Caliban disappears one day. He should be scraping skins. Hunting. Should be making them dinner. Her father would have scoured the island a week before, would've dragged Caliban out to the pine grove and made sure he'd scrape the trencher evermore but now, now, he doesn't seem to notice. He stays in his private cave with the door locked for days and nights on end, or he crawls into her bed and calls her Bianca, Bianca, Bianca. She's not sure if he's slept lately. She hasn't. She can't. 

Miranda's loneliness slashes knives down her chest. The island is too silent now. She glimpsed the male-shaped tree spirit once, but that was all. Ariel is around - she sees it fluttering in the branches, making ripples over the water - but he doesn't come to speak with her, nor does he come to the cave of her father. The jugs of honey wine stay just as full. No meat, so she leaves plates of fruit and wind-dried fish at her father's door.
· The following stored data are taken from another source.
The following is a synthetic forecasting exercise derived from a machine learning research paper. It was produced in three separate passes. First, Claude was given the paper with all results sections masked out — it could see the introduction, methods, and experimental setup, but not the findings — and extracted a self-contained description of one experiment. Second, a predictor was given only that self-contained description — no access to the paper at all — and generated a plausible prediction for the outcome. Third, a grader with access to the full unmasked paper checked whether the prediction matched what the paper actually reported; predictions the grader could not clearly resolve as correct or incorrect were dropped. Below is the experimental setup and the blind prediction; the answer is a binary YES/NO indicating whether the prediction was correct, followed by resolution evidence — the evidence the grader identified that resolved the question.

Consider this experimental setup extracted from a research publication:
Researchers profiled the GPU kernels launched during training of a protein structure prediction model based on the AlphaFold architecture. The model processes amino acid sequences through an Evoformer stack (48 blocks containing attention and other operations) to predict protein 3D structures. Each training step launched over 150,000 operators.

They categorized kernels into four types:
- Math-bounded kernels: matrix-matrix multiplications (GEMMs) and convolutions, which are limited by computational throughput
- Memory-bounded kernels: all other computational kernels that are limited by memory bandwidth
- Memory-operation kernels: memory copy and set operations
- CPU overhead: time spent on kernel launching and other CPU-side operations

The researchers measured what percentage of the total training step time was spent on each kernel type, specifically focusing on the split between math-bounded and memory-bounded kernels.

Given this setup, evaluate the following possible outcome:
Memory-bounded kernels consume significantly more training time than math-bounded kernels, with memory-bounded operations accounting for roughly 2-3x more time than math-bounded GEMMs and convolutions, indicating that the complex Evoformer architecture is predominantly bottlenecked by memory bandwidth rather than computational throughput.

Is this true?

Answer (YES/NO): YES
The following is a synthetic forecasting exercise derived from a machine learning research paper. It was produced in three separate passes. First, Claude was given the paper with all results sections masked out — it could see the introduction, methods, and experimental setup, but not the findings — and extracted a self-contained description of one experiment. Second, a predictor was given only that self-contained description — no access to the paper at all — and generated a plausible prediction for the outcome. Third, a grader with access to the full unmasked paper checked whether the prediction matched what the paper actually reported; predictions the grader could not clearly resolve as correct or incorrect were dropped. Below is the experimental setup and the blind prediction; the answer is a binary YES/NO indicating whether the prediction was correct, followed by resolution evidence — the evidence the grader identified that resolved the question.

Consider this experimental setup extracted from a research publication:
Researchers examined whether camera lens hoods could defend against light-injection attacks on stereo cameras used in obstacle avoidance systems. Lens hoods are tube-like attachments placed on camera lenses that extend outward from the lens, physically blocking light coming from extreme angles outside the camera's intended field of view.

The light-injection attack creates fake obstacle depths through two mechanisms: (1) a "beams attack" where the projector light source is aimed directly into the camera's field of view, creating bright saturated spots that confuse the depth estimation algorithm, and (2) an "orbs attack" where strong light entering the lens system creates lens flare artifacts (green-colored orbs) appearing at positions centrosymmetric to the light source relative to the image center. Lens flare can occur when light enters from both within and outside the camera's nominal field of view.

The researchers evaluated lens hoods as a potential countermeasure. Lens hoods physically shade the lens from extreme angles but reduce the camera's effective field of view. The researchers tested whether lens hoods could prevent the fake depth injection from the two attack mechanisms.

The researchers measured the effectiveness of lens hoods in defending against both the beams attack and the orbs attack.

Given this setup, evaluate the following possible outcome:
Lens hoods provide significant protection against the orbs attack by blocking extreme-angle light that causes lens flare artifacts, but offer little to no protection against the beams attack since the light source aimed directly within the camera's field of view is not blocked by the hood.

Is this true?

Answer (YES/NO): NO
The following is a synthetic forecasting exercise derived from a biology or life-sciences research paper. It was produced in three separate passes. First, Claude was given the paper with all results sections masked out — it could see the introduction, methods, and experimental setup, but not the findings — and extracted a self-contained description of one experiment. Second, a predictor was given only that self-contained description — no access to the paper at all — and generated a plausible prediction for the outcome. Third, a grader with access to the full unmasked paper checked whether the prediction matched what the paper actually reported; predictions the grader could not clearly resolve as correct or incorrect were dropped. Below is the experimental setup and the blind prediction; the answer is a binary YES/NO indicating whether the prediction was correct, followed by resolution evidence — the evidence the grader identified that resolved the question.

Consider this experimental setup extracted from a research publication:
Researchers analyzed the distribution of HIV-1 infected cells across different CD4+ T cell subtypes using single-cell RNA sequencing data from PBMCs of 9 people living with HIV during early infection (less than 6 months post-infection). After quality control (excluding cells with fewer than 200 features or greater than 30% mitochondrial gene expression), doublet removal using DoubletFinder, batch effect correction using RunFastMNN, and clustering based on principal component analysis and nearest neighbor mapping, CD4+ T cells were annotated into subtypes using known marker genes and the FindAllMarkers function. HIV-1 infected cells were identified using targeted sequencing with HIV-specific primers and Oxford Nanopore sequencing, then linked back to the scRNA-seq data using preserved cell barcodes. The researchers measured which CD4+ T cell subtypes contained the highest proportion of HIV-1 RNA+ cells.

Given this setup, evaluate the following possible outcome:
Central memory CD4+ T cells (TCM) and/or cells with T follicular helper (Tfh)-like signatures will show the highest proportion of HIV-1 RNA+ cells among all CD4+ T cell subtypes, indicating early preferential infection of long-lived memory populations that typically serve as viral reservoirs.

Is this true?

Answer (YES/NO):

Leaves fresh-caught fish at Caliban's grotto, as if he couldn't catch them himself. She collects chamomile and makes garlands of it. She walks the island, picking unripe pine nuts from their cones. At night she drifts away from her bed, even if her father is asleep in his own. She thinks of the grey in her father's hair. Thinks of other sails. Of sailors.

She thinks of screaming.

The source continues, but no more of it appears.